-- DATA follows --

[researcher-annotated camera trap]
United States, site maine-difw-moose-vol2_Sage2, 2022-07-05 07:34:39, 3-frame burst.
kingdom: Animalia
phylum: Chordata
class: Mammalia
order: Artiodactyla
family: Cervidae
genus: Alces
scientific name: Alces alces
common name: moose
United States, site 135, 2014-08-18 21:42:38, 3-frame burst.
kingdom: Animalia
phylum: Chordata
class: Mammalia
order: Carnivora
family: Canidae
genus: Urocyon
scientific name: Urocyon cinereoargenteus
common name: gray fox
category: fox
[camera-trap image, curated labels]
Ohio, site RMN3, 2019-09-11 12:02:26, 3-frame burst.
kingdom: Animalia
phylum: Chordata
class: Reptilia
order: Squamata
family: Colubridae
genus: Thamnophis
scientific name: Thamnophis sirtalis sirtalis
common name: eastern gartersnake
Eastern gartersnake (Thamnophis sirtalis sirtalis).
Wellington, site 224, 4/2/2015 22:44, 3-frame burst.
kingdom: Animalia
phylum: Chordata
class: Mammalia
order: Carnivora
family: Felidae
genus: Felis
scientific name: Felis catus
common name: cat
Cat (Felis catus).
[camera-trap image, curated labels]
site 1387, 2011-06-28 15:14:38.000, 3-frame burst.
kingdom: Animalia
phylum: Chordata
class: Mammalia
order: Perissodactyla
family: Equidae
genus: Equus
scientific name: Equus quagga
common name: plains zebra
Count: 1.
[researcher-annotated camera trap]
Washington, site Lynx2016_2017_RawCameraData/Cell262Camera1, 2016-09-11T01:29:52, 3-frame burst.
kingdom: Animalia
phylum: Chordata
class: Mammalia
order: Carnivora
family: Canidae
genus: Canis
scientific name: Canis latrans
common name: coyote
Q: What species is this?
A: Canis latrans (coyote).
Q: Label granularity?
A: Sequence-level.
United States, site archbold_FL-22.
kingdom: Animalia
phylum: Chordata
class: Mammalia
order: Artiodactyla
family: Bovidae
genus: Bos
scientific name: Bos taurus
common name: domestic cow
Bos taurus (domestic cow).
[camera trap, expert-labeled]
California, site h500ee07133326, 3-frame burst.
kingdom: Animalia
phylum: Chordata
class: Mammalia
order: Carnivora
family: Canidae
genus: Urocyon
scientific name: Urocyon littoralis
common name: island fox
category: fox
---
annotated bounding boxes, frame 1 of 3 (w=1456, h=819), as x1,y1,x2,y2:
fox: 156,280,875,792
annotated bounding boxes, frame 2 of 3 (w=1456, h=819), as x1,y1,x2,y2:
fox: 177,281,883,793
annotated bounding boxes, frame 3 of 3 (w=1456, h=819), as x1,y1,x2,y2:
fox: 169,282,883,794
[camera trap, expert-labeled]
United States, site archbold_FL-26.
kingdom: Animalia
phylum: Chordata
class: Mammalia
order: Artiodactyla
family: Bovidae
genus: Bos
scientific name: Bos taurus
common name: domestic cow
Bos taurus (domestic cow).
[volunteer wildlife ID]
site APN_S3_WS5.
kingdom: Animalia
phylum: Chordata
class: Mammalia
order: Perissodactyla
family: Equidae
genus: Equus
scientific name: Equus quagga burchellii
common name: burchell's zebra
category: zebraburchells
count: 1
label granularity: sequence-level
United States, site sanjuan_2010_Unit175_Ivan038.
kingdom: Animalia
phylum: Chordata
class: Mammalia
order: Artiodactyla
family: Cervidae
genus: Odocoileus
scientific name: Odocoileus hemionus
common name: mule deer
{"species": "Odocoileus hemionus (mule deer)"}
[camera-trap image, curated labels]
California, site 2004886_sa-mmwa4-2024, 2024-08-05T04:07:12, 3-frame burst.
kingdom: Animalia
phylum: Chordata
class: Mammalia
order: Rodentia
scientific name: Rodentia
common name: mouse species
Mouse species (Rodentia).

-- DATA concluded --

• WHAT THE EXERCISE ASKS: Return, from the material above, each line holding the string "site".

• TASK SOLUTION:
United States, site maine-difw-moose-vol2_Sage2, 2022-07-05 07:34:39, 3-frame burst.
United States, site 135, 2014-08-18 21:42:38, 3-frame burst.
Ohio, site RMN3, 2019-09-11 12:02:26, 3-frame burst.
Wellington, site 224, 4/2/2015 22:44, 3-frame burst.
site 1387, 2011-06-28 15:14:38.000, 3-frame burst.
Washington, site Lynx2016_2017_RawCameraData/Cell262Camera1, 2016-09-11T01:29:52, 3-frame burst.
United States, site archbold_FL-22.
California, site h500ee07133326, 3-frame burst.
United States, site archbold_FL-26.
site APN_S3_WS5.
United States, site sanjuan_2010_Unit175_Ivan038.
California, site 2004886_sa-mmwa4-2024, 2024-08-05T04:07:12, 3-frame burst.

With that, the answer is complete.